In the last article called “Adapting DevOps culture with C.A.L.M.S.” I’ve described the C.A.L.M.S. model and showed its importance and usefulness for proper adaptation of DevOps culture.
At HolidayCheck we believe in DevOps culture and try to follow it on daily basis. As a DevOps Engineer, I’m a member of developer teams and provide them with support regarding infrastructure and system engineering. Having the ability to work with several different scrum teams in this company I have noticed that there are better and worse adaptations of DevOps culture. However, the most recent one I had a chance to work with did it surprisingly well and I would like to share my thoughts about last six months working with them.
Six months ago I was assigned to a newly formed squad with one focus: to integrate external user handling solution with our platform. At first, it sounds simple. However, if you have three different platforms, written in different tech stacks, some of them during migration, some considered legacy with lack of documentation or people knowing how it works –it can be more difficult than one could think. Apart from writing our own services, we were also meant to work with code owned by other teams.
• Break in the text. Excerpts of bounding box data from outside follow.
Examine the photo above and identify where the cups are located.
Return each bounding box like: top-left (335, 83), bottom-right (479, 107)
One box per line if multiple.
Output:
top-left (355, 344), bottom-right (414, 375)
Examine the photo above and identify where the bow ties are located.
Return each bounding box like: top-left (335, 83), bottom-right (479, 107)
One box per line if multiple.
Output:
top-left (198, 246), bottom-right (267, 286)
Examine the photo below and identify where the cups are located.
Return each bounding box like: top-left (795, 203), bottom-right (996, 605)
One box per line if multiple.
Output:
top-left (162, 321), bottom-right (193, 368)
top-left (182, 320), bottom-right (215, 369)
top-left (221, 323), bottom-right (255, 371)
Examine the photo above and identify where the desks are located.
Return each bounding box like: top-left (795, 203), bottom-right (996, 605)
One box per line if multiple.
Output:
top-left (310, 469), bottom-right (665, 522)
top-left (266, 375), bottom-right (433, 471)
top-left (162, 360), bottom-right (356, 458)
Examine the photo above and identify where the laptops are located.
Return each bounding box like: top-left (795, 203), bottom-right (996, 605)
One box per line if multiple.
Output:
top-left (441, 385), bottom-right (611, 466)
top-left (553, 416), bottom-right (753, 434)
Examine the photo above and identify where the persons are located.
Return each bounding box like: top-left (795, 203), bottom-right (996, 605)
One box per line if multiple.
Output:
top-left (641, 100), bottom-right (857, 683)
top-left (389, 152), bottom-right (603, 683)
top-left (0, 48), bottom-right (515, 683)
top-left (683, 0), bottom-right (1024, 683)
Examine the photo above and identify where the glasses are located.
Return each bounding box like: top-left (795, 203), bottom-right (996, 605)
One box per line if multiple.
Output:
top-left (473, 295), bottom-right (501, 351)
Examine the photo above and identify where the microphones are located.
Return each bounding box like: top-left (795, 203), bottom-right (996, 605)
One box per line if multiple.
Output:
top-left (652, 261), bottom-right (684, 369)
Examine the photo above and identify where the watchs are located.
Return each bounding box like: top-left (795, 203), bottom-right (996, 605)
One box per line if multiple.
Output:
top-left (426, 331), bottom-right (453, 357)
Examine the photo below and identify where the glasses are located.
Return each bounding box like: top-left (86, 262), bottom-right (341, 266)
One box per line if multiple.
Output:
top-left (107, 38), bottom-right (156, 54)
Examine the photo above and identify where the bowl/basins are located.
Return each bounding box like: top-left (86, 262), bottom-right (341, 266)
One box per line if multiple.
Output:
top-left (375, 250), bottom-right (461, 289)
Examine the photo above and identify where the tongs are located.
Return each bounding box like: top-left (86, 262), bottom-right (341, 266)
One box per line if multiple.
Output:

That meant sending pull requests and asking people to review and accept. It’s also worth mentioning that there was already one approach to rewrite user handling modules. It was very painful and did not finish, which made user handling the least pleasant part to be developed in the IT department.
On top of that, the new team was assembled from people who hadn’t worked with each other before. They were taken from other teams and an external outsourcing company. It all made me a bit skeptical about this project.
Surprisingly, I have noticed that every team member independently brought elements of DevOps culture to the team. People had a strong sense of ownership, willingness to make a change despite the known UH reputation. Every sprint they focused on minimizing work-in-progress to deliver as much as possible, even if that caused their own tasks not to be delivered. But what I liked most was no fear of stepping out of one’s comfort zone and do stuff they were not specialized in.
The code we started to develop was kept as simple as possible, allowing people to take over development in case of someone else’s unexpected absence. Also, automation was kept lean. We chose Jenkins 2.X as our build/deployment server, set up a hook on whole GitHub repository and agreed that every repo, every branch will have a Jenkinsfile describing a pipeline. Although I was the one to set up the initial tool, the whole process of building and improving pipeline was quickly taken over by all team members adjusting it to their needs while I was providing support if needed. Demands, expectations, and being pushy were replaced here by pairing, contributing, and supporting to have it ready sooner.
We remembered to stay lean. Having a continuous delivery pipeline, every change merged to the release branch was immediately deployed to production. Also, we focused on the absolute MVP to be able to go live and handle at least some test traffic. This gave us very important feedback regarding possible improvements. Pull requests to other repositories were prepared and posted in advance. Therefore we had our changes in foreign code already deployed to production, not interfering with current functionalities and waiting for a moment to take over user handling flow.
As we were a pretty small team with three developers, a product owner and a devop, we were trying to keep meetings brief. People didn’t need reminding to prepare for refinements or plannings, so the time needed to work out an agreement was also short.
Before going live we started defining metrics and aggregating logs in one place. We had to put some extra effort to automatically pull logs from the provider but that paid off with detailed user monitoring and ability to cross check error logs with events delivered by a third party site. As the output, we got multiple dashboards and log filters analyzing almost every aspect of the running application: from pure system metrics like resource consumption, latency, and uptime, to detailed information about user behavior with an ability to trace errors back to few requests before to better understand the context. After exposing a new login to live traffic every 5xx error was immediately alerted on team’s Slack channel and, thanks to gathered links and dashboards, we could identify a root cause within a few minutes.
I also saved one more surprise for the end. Although the company policy was to have co-located teams, due to a shortage of personnel our team was partly distributed. Apart from me, all team members were sitting in the same room in Munich, DE and I was working from the office in Poznań, PL. Also due to other responsibilities I could not allocate more than 60% of my time for this team.
Our internal communication, sharing opinions and ideas, was so good that most of the time I didn’t feel excluded at all. To be honest, working with them, even as a remote devop, was more enjoyable to me than working with some other teams co-located in one room.
Now that our goal is achieved and I am switching teams once again, I have decided to take a look back at the last 12 sprints and try to learn from it. And of course to share with you.
Was it really that candy-sweet all the time? Of course not, we had our problems. Starting with me not being 100% in the team. I regret that I could not get more involved in coding. Sometimes, especially in the very middle of the project, our meetings were too long and seemed pointless to me. Out CI pipeline crashed several times, blocking the whole development process and causing lot of tension. We were dependent on other teams which sometimes weren’t willing to help us because it was not compliant with their OKRs. It all happened more than I’d like, but I’m happy that we did work it out together and fixed it instead of pointing fingers.
What I personally learned from it was that:
- the proper mindset is an absolute foundation for good DevOps culture
- having a smaller team of engineers inclined to be full-stack means it’s better at self-managing and does not suffer in case of someone being suddenly absent
- automation should be lean and constantly improved. Don’t put too much overhead on it at the beginning.
- we should treat our applications as our own piece of production cake, equip it with a number of useful metrics and get knowledge out of them
- ideas for the technological process should not be turned down by product people, as they influence greater delivery speed in the end of the day
I hope that I can take this knowledge and use it in the new project I’m about to join.